▸ **Text to read**:
(begin)

Senior Software Engineer - Data Lakehouse Infrastructure
About the Role
You will design, implement, and scale core components of a petabyte-scale data lakehouse on GCP. You will build and optimize distributed query engines (Trino, Spark, Snowflake), implement metadata management with open table formats (Iceberg, Hudi), and develop robust ETL/ELT and streaming/batch pipelines using Airflow, Spark, and GCP-native tools. You will optimize query performance and data models, create observability and governance workflows, automate operational tasks, and collaborate with data scientists, backend engineers, and product managers to deliver reliable analytical data platforms.
Requirements
- 5+ years of experience in data or software engineering focused on distributed data systems
- Proven experience building and scaling data platforms on GCP
- Strong experience with query engines such as Trino Presto Spark or Snowflake
- Experience with table formats like Apache Hudi Iceberg or Delta Lake
- Proficient programming skills in Python and strong SQL or SparkSQL ability
- Hands-on experience with Airflow and building streaming and batch pipelines using GCP-native services
- Experience with BigQuery GCS Dataproc Kafka or similar data infrastructure
- Experience working at petabyte scale and optimizing analytical workloads
Responsibilities
- Architect and scale a high-performance data lakehouse on GCP
- Design build and optimize distributed query engines such as Trino Spark and Snowflake
- Implement metadata management using open table formats and compatible catalogs
- Develop and orchestrate ETL ELT and streaming batch pipelines with Airflow Spark and GCP services
- Optimize query performance and data modeling for analytical workloads
- Automate operational tasks and build self-serve scaling tools
- Create observability dashboards and governance workflows
- Collaborate with data scientists backend engineers and product managers
Benefits
- Remote-first work
- Paid time off
- Paid holidays
- Parental leave
- Equity plan eligibility
- Offsites and regional meetups

(end)

(Region labeling lines)
(begin)

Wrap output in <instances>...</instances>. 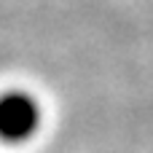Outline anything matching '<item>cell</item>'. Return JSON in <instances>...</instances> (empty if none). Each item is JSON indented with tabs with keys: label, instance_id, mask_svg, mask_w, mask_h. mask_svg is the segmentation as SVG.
Here are the masks:
<instances>
[{
	"label": "cell",
	"instance_id": "1",
	"mask_svg": "<svg viewBox=\"0 0 153 153\" xmlns=\"http://www.w3.org/2000/svg\"><path fill=\"white\" fill-rule=\"evenodd\" d=\"M35 124H38V113L27 97H8L0 102V137L22 140L35 129Z\"/></svg>",
	"mask_w": 153,
	"mask_h": 153
}]
</instances>
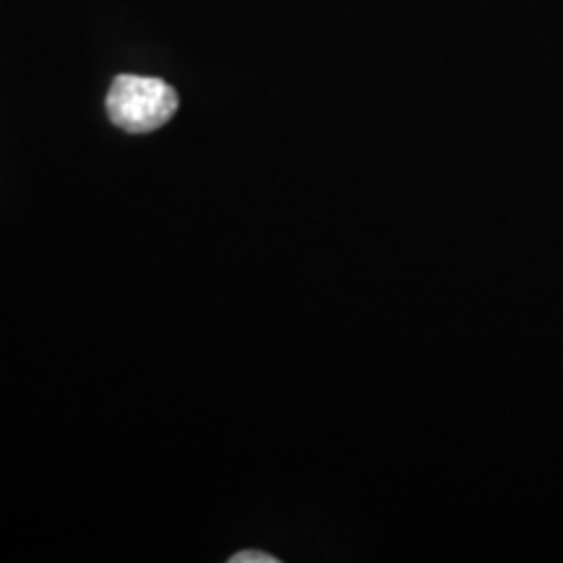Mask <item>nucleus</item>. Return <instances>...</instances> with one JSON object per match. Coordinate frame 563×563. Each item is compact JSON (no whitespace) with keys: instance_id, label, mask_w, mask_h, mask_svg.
<instances>
[{"instance_id":"obj_1","label":"nucleus","mask_w":563,"mask_h":563,"mask_svg":"<svg viewBox=\"0 0 563 563\" xmlns=\"http://www.w3.org/2000/svg\"><path fill=\"white\" fill-rule=\"evenodd\" d=\"M178 91L152 76H115L108 91V115L125 133H152L178 110Z\"/></svg>"},{"instance_id":"obj_2","label":"nucleus","mask_w":563,"mask_h":563,"mask_svg":"<svg viewBox=\"0 0 563 563\" xmlns=\"http://www.w3.org/2000/svg\"><path fill=\"white\" fill-rule=\"evenodd\" d=\"M230 563H277V559L269 553H262V551H243V553L232 555Z\"/></svg>"}]
</instances>
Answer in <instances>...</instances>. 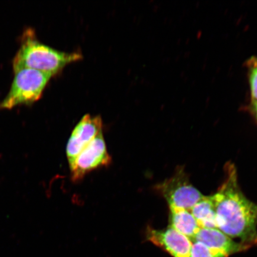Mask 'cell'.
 <instances>
[{
	"mask_svg": "<svg viewBox=\"0 0 257 257\" xmlns=\"http://www.w3.org/2000/svg\"><path fill=\"white\" fill-rule=\"evenodd\" d=\"M194 241L200 242L208 248L222 253L226 257L235 253L245 251L250 248L245 244L235 242L218 229L201 228L196 234Z\"/></svg>",
	"mask_w": 257,
	"mask_h": 257,
	"instance_id": "ba28073f",
	"label": "cell"
},
{
	"mask_svg": "<svg viewBox=\"0 0 257 257\" xmlns=\"http://www.w3.org/2000/svg\"><path fill=\"white\" fill-rule=\"evenodd\" d=\"M190 257H226L222 253L214 251L204 244L194 241L192 242Z\"/></svg>",
	"mask_w": 257,
	"mask_h": 257,
	"instance_id": "8fae6325",
	"label": "cell"
},
{
	"mask_svg": "<svg viewBox=\"0 0 257 257\" xmlns=\"http://www.w3.org/2000/svg\"><path fill=\"white\" fill-rule=\"evenodd\" d=\"M224 171V181L213 195L217 229L250 248L257 246V204L241 191L234 164L227 163Z\"/></svg>",
	"mask_w": 257,
	"mask_h": 257,
	"instance_id": "6da1fadb",
	"label": "cell"
},
{
	"mask_svg": "<svg viewBox=\"0 0 257 257\" xmlns=\"http://www.w3.org/2000/svg\"><path fill=\"white\" fill-rule=\"evenodd\" d=\"M146 238L172 257H190L192 240L172 226L162 230L149 227Z\"/></svg>",
	"mask_w": 257,
	"mask_h": 257,
	"instance_id": "52a82bcc",
	"label": "cell"
},
{
	"mask_svg": "<svg viewBox=\"0 0 257 257\" xmlns=\"http://www.w3.org/2000/svg\"><path fill=\"white\" fill-rule=\"evenodd\" d=\"M9 92L0 102V110L20 105H30L40 99L53 75L38 70L24 69L15 72Z\"/></svg>",
	"mask_w": 257,
	"mask_h": 257,
	"instance_id": "3957f363",
	"label": "cell"
},
{
	"mask_svg": "<svg viewBox=\"0 0 257 257\" xmlns=\"http://www.w3.org/2000/svg\"><path fill=\"white\" fill-rule=\"evenodd\" d=\"M102 121L100 116L86 114L72 131L66 148L69 165L90 143L102 132Z\"/></svg>",
	"mask_w": 257,
	"mask_h": 257,
	"instance_id": "8992f818",
	"label": "cell"
},
{
	"mask_svg": "<svg viewBox=\"0 0 257 257\" xmlns=\"http://www.w3.org/2000/svg\"><path fill=\"white\" fill-rule=\"evenodd\" d=\"M170 223L173 228L194 241L201 228L190 211L185 209L170 208Z\"/></svg>",
	"mask_w": 257,
	"mask_h": 257,
	"instance_id": "9c48e42d",
	"label": "cell"
},
{
	"mask_svg": "<svg viewBox=\"0 0 257 257\" xmlns=\"http://www.w3.org/2000/svg\"><path fill=\"white\" fill-rule=\"evenodd\" d=\"M254 107H255V111L256 112V117H257V102L254 103Z\"/></svg>",
	"mask_w": 257,
	"mask_h": 257,
	"instance_id": "4fadbf2b",
	"label": "cell"
},
{
	"mask_svg": "<svg viewBox=\"0 0 257 257\" xmlns=\"http://www.w3.org/2000/svg\"><path fill=\"white\" fill-rule=\"evenodd\" d=\"M111 162L102 132L69 165L72 181L82 180L93 170L108 166Z\"/></svg>",
	"mask_w": 257,
	"mask_h": 257,
	"instance_id": "5b68a950",
	"label": "cell"
},
{
	"mask_svg": "<svg viewBox=\"0 0 257 257\" xmlns=\"http://www.w3.org/2000/svg\"><path fill=\"white\" fill-rule=\"evenodd\" d=\"M78 53H65L41 43L33 31H26L18 52L13 60L14 72L30 69L56 75L67 64L82 59Z\"/></svg>",
	"mask_w": 257,
	"mask_h": 257,
	"instance_id": "7a4b0ae2",
	"label": "cell"
},
{
	"mask_svg": "<svg viewBox=\"0 0 257 257\" xmlns=\"http://www.w3.org/2000/svg\"><path fill=\"white\" fill-rule=\"evenodd\" d=\"M190 211L200 228L217 229L216 207L213 196H203Z\"/></svg>",
	"mask_w": 257,
	"mask_h": 257,
	"instance_id": "30bf717a",
	"label": "cell"
},
{
	"mask_svg": "<svg viewBox=\"0 0 257 257\" xmlns=\"http://www.w3.org/2000/svg\"><path fill=\"white\" fill-rule=\"evenodd\" d=\"M158 191L168 202L170 208L191 209L203 195L191 184L184 169L180 168L171 178L158 186Z\"/></svg>",
	"mask_w": 257,
	"mask_h": 257,
	"instance_id": "277c9868",
	"label": "cell"
},
{
	"mask_svg": "<svg viewBox=\"0 0 257 257\" xmlns=\"http://www.w3.org/2000/svg\"><path fill=\"white\" fill-rule=\"evenodd\" d=\"M250 88L253 104L257 102V62L252 69L251 75L250 76Z\"/></svg>",
	"mask_w": 257,
	"mask_h": 257,
	"instance_id": "7c38bea8",
	"label": "cell"
}]
</instances>
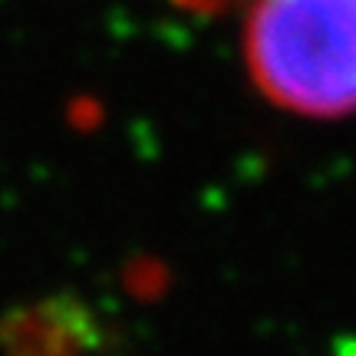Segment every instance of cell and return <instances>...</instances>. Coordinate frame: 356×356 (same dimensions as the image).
<instances>
[{"label": "cell", "mask_w": 356, "mask_h": 356, "mask_svg": "<svg viewBox=\"0 0 356 356\" xmlns=\"http://www.w3.org/2000/svg\"><path fill=\"white\" fill-rule=\"evenodd\" d=\"M172 3L181 7V10L202 13V17H215V13H225L231 7H238L241 0H172Z\"/></svg>", "instance_id": "cell-2"}, {"label": "cell", "mask_w": 356, "mask_h": 356, "mask_svg": "<svg viewBox=\"0 0 356 356\" xmlns=\"http://www.w3.org/2000/svg\"><path fill=\"white\" fill-rule=\"evenodd\" d=\"M337 356H356V340L353 337H346V340L337 343Z\"/></svg>", "instance_id": "cell-3"}, {"label": "cell", "mask_w": 356, "mask_h": 356, "mask_svg": "<svg viewBox=\"0 0 356 356\" xmlns=\"http://www.w3.org/2000/svg\"><path fill=\"white\" fill-rule=\"evenodd\" d=\"M244 63L267 102L310 119L356 113V0H254Z\"/></svg>", "instance_id": "cell-1"}]
</instances>
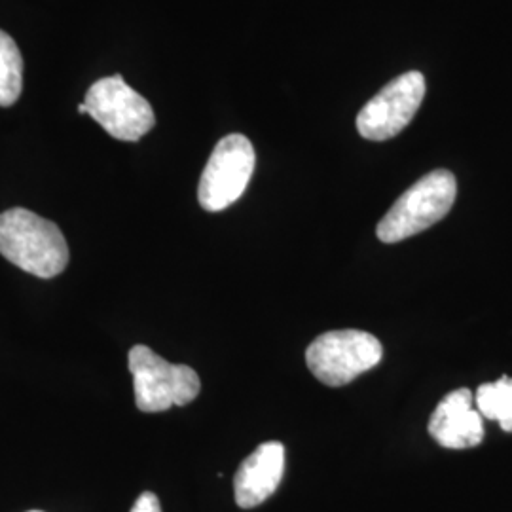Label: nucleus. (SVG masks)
<instances>
[{"instance_id": "nucleus-1", "label": "nucleus", "mask_w": 512, "mask_h": 512, "mask_svg": "<svg viewBox=\"0 0 512 512\" xmlns=\"http://www.w3.org/2000/svg\"><path fill=\"white\" fill-rule=\"evenodd\" d=\"M0 255L27 274L52 279L69 264V245L59 226L29 209L0 215Z\"/></svg>"}, {"instance_id": "nucleus-2", "label": "nucleus", "mask_w": 512, "mask_h": 512, "mask_svg": "<svg viewBox=\"0 0 512 512\" xmlns=\"http://www.w3.org/2000/svg\"><path fill=\"white\" fill-rule=\"evenodd\" d=\"M458 196L454 173L435 169L412 184L380 220L376 234L384 243L412 238L444 219Z\"/></svg>"}, {"instance_id": "nucleus-3", "label": "nucleus", "mask_w": 512, "mask_h": 512, "mask_svg": "<svg viewBox=\"0 0 512 512\" xmlns=\"http://www.w3.org/2000/svg\"><path fill=\"white\" fill-rule=\"evenodd\" d=\"M129 372L133 374L135 404L141 412H165L173 406L192 403L202 382L194 368L167 363L147 346L129 349Z\"/></svg>"}, {"instance_id": "nucleus-4", "label": "nucleus", "mask_w": 512, "mask_h": 512, "mask_svg": "<svg viewBox=\"0 0 512 512\" xmlns=\"http://www.w3.org/2000/svg\"><path fill=\"white\" fill-rule=\"evenodd\" d=\"M384 348L376 336L365 330H330L317 336L306 351L311 374L330 387L353 382L378 365Z\"/></svg>"}, {"instance_id": "nucleus-5", "label": "nucleus", "mask_w": 512, "mask_h": 512, "mask_svg": "<svg viewBox=\"0 0 512 512\" xmlns=\"http://www.w3.org/2000/svg\"><path fill=\"white\" fill-rule=\"evenodd\" d=\"M84 103L93 120L118 141H139L156 124L150 103L120 74L97 80L86 93Z\"/></svg>"}, {"instance_id": "nucleus-6", "label": "nucleus", "mask_w": 512, "mask_h": 512, "mask_svg": "<svg viewBox=\"0 0 512 512\" xmlns=\"http://www.w3.org/2000/svg\"><path fill=\"white\" fill-rule=\"evenodd\" d=\"M255 148L245 135L220 139L203 169L198 200L205 211L219 213L238 202L255 171Z\"/></svg>"}, {"instance_id": "nucleus-7", "label": "nucleus", "mask_w": 512, "mask_h": 512, "mask_svg": "<svg viewBox=\"0 0 512 512\" xmlns=\"http://www.w3.org/2000/svg\"><path fill=\"white\" fill-rule=\"evenodd\" d=\"M425 97V78L418 71L391 80L357 116V129L368 141H387L399 135L416 116Z\"/></svg>"}, {"instance_id": "nucleus-8", "label": "nucleus", "mask_w": 512, "mask_h": 512, "mask_svg": "<svg viewBox=\"0 0 512 512\" xmlns=\"http://www.w3.org/2000/svg\"><path fill=\"white\" fill-rule=\"evenodd\" d=\"M473 393L469 389H456L440 401L429 420V435L442 448L465 450L475 448L484 439V423L480 412L473 406Z\"/></svg>"}, {"instance_id": "nucleus-9", "label": "nucleus", "mask_w": 512, "mask_h": 512, "mask_svg": "<svg viewBox=\"0 0 512 512\" xmlns=\"http://www.w3.org/2000/svg\"><path fill=\"white\" fill-rule=\"evenodd\" d=\"M285 473V446L264 442L239 465L234 478L236 503L241 509H255L275 494Z\"/></svg>"}, {"instance_id": "nucleus-10", "label": "nucleus", "mask_w": 512, "mask_h": 512, "mask_svg": "<svg viewBox=\"0 0 512 512\" xmlns=\"http://www.w3.org/2000/svg\"><path fill=\"white\" fill-rule=\"evenodd\" d=\"M475 401L482 418L497 421L503 431L512 433V378L503 376L494 384L480 385Z\"/></svg>"}, {"instance_id": "nucleus-11", "label": "nucleus", "mask_w": 512, "mask_h": 512, "mask_svg": "<svg viewBox=\"0 0 512 512\" xmlns=\"http://www.w3.org/2000/svg\"><path fill=\"white\" fill-rule=\"evenodd\" d=\"M23 90V57L16 40L0 31V107H12Z\"/></svg>"}, {"instance_id": "nucleus-12", "label": "nucleus", "mask_w": 512, "mask_h": 512, "mask_svg": "<svg viewBox=\"0 0 512 512\" xmlns=\"http://www.w3.org/2000/svg\"><path fill=\"white\" fill-rule=\"evenodd\" d=\"M131 512H162L158 495L152 494V492L139 495V499L131 507Z\"/></svg>"}, {"instance_id": "nucleus-13", "label": "nucleus", "mask_w": 512, "mask_h": 512, "mask_svg": "<svg viewBox=\"0 0 512 512\" xmlns=\"http://www.w3.org/2000/svg\"><path fill=\"white\" fill-rule=\"evenodd\" d=\"M78 112H80V114H88V107H86V103H80V105H78Z\"/></svg>"}, {"instance_id": "nucleus-14", "label": "nucleus", "mask_w": 512, "mask_h": 512, "mask_svg": "<svg viewBox=\"0 0 512 512\" xmlns=\"http://www.w3.org/2000/svg\"><path fill=\"white\" fill-rule=\"evenodd\" d=\"M31 512H38V511H31Z\"/></svg>"}]
</instances>
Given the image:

(end)

▸ **Set of tasks**:
A - How many years of experience does the job posting require?
B - Reproduce word for word the stretch of the job posting from "Senior Software Engineer" through "analytical data platforms.".

▸ **Results**:
A - 5+ years in data or software engineering focused on distributed data systems.

B -
Senior Software Engineer - Data Lakehouse Infrastructure
About the Role
You will design, implement, and scale core components of a petabyte-scale data lakehouse on GCP. You will build and optimize distributed query engines (Trino, Spark, Snowflake), implement metadata management with open table formats (Iceberg, Hudi), and develop robust ETL/ELT and streaming/batch pipelines using Airflow, Spark, and GCP-native tools. You will optimize query performance and data models, create observability and governance workflows, automate operational tasks, and collaborate with data scientists, backend engineers, and product managers to deliver reliable analytical data platforms.